The findings of the present study showed that PLSP was not evident 7 days after surgery. Although there are no studies on the natural history of PLSP, our findings are in agreement with the natural history of pneumoperitoneum after laparoscopy. Millitz et al. studied the duration of postlaparoscopic pneumoperitoneum, detected on upright chest radiographs, in 55 patients who underwent laparoscopic cholecystectomy [15]. Upright posteroanterior chest radiographs were obtained 6 h after surgery (day 1); additional radiographs were obtained, as required, until the pneumoperitoneum resolved (days 2, 4, 7, and 14). These authors reported that the pneumoperitoneum resolved, in most patients, within the first week after surgery.

Surprisingly, we found that PLSP, when compared to wound pain, was less responsive to analgesics (32.7 ± 32.2 vs. 68.0 ± 16.2%). Therefore, we believe that the prevention of PLSP is more important than the treatment of PLSP. Several strategies have been proposed to prevent PLSP, including the intraperitoneal instillation of saline and local anesthesia [16], use of a pulmonary recruitment maneuver [17], low pressure pneumoperitoneum during laparoscopic surgery [18], and subdiaphragmatic catheter insertion [19]. We are also conducting a randomized controlled trial (ClinicalTrials.gov Identifier: NCT02811081) to prevent PLSP in patients undergoing gynecologic laparoscopy.

In an attempt to abrogate PLSP, Cunniffe et al. prospectively evaluated the efficacy of intraoperative irrigation of the diaphragm with bupivacaine [20]. One hundred and five consecutive patients undergoing laparoscopic surgery were prospectively randomized to treatment or control groups. Treatment group (n = 55) received irrigation with 10 mL 0.5% bupivacaine in 500 mL saline and control group (n = 50) received an equal volume of normal saline. The overall incidence of PLSP in patients undergoing laparoscopic procedures was approximately 24%. Twenty-one patients (42%) in the control group and 4 patients (7%) in the treatment group complained of shoulder pain during the recording period (P = 0.003). Mean PLSP scores were significantly lower in the treatment group than in the control group from 4 to 24 h after surgery (P < 0.01). Therefore, Cunniffe et al. concluded that intraperitoneal irrigation with bupivacaine to both hemi-diaphragms at the end of surgery significantly reduces both frequency and intensity of PLSP following laparoscopic procedures thus reducing patient morbidity [20].

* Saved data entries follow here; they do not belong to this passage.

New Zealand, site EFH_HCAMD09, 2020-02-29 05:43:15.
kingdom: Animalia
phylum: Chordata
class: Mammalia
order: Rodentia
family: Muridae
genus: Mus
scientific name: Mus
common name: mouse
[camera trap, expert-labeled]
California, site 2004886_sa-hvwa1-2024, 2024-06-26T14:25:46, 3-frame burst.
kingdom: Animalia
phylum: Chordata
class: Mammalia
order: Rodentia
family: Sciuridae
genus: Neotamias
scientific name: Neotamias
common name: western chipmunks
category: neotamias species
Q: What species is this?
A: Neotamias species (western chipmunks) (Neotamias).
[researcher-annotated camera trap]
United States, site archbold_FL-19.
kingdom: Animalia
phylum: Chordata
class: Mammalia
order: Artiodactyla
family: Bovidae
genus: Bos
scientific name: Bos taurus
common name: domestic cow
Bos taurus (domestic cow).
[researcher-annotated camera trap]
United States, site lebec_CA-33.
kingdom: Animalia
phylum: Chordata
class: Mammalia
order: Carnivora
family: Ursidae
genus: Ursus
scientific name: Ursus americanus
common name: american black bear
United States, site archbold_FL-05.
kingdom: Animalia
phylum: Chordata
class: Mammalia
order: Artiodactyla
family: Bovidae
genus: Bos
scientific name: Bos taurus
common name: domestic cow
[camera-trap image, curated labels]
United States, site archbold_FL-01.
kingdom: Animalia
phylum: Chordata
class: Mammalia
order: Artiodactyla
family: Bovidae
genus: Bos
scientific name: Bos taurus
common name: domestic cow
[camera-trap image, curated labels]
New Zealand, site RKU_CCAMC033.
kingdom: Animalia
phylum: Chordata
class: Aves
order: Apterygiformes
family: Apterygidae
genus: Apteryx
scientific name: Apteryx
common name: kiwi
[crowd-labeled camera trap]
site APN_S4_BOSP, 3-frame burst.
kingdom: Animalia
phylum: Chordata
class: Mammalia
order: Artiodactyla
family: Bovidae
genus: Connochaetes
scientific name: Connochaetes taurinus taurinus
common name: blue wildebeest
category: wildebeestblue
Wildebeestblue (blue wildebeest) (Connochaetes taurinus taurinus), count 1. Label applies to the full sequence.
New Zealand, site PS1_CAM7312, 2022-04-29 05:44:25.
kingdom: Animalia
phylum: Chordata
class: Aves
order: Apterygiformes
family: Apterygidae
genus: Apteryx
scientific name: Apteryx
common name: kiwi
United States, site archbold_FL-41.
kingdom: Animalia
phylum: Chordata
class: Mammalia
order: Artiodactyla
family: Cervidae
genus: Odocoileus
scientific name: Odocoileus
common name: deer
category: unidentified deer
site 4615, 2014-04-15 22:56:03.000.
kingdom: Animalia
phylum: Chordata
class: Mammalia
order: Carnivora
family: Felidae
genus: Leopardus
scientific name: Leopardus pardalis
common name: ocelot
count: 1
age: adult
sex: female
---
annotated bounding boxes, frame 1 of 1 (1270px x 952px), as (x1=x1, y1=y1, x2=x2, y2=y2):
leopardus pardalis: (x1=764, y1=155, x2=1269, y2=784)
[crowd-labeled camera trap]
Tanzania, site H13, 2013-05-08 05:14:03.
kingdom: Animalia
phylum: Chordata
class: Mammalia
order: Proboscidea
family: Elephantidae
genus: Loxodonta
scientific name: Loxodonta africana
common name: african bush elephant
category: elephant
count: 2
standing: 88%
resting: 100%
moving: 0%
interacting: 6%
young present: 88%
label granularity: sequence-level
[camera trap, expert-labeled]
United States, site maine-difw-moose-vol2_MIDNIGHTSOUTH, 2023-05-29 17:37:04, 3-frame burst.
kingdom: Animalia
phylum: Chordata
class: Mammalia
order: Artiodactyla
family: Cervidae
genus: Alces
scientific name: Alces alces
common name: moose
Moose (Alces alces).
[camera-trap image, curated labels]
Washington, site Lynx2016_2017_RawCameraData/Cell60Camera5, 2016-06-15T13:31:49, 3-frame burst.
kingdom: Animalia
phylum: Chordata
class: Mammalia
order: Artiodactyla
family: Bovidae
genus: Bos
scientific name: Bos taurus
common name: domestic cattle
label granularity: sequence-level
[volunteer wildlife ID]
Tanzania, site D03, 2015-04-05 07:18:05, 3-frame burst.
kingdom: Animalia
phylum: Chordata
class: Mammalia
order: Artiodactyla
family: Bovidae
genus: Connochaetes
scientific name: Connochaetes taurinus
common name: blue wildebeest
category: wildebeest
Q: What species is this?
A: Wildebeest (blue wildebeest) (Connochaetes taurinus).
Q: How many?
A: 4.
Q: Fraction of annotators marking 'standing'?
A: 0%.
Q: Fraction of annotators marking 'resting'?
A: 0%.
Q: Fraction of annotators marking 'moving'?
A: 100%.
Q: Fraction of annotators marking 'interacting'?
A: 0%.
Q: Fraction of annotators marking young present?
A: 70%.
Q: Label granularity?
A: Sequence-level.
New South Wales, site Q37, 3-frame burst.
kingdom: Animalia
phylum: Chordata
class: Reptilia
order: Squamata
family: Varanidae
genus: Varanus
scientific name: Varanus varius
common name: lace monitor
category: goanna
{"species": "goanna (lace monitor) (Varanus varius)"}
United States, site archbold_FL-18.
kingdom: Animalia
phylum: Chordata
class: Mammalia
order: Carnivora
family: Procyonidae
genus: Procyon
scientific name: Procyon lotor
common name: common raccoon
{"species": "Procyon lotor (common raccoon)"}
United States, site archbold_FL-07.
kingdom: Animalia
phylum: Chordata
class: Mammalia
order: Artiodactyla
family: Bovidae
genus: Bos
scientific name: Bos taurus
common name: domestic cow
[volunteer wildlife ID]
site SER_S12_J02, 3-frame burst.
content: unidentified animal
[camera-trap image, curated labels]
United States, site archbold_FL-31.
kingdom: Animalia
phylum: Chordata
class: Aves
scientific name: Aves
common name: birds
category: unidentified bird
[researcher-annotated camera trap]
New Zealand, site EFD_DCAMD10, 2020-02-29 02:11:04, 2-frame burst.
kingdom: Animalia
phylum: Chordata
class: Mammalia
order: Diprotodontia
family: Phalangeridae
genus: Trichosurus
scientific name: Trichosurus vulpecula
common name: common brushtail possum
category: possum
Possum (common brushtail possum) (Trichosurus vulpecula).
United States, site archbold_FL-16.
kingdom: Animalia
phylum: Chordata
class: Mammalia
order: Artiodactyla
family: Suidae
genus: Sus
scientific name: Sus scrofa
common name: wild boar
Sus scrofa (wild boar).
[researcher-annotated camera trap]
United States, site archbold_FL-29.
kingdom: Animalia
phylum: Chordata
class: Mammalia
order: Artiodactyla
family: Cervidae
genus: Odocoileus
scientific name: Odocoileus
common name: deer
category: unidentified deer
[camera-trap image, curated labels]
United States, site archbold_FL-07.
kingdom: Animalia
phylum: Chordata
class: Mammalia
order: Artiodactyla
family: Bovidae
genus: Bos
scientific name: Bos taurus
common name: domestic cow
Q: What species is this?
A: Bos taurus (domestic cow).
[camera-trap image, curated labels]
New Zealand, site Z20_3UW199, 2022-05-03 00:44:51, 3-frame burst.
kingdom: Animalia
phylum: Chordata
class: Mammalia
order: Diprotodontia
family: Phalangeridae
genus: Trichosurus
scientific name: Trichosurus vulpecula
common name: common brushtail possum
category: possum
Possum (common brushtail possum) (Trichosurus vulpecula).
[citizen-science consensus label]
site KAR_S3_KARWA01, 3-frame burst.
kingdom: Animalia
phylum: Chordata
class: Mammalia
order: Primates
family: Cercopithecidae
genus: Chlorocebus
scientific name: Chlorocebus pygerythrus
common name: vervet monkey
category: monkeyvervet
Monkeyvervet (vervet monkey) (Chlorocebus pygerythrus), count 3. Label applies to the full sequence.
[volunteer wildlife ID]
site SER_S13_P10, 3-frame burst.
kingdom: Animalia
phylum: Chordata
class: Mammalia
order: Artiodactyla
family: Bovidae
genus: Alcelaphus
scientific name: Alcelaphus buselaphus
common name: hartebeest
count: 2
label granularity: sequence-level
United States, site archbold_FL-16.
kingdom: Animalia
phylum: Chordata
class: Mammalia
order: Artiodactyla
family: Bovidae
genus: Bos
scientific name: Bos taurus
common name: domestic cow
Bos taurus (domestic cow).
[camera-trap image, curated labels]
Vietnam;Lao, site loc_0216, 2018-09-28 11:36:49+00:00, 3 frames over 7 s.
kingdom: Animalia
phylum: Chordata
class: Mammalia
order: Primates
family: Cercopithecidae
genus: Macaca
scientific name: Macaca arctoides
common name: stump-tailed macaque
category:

This study has some limitations. First, the study participants were only Korean women with gynecologic diseases. Because the perception of pain and the response to pain has racial, cultural, and sexual differences [21, 22], our results might not apply in other populations. Second, most of the procedures were performed by LESS, and the frequency of insertion of pelvic drains was very low. Therefore, some caution is warranted in interpreting our results. However, the strength of this study is that the data were collected prospectively, and this is the first study providing detailed clinical characteristics of PLSP.

In conclusion, PLSP, which occurred in 80% of our patients, resolved in most patients within the first week after surgery. Since PLSP was less responsive to analgesics, when compared to wound pain, surgeons should focus on the prevention of PLSP in patients undergoing laparoscopy. Additional studies, conducted in various surgical settings (e.g., general surgery, Western countries, or male patients), are warranted to validate the results of our study.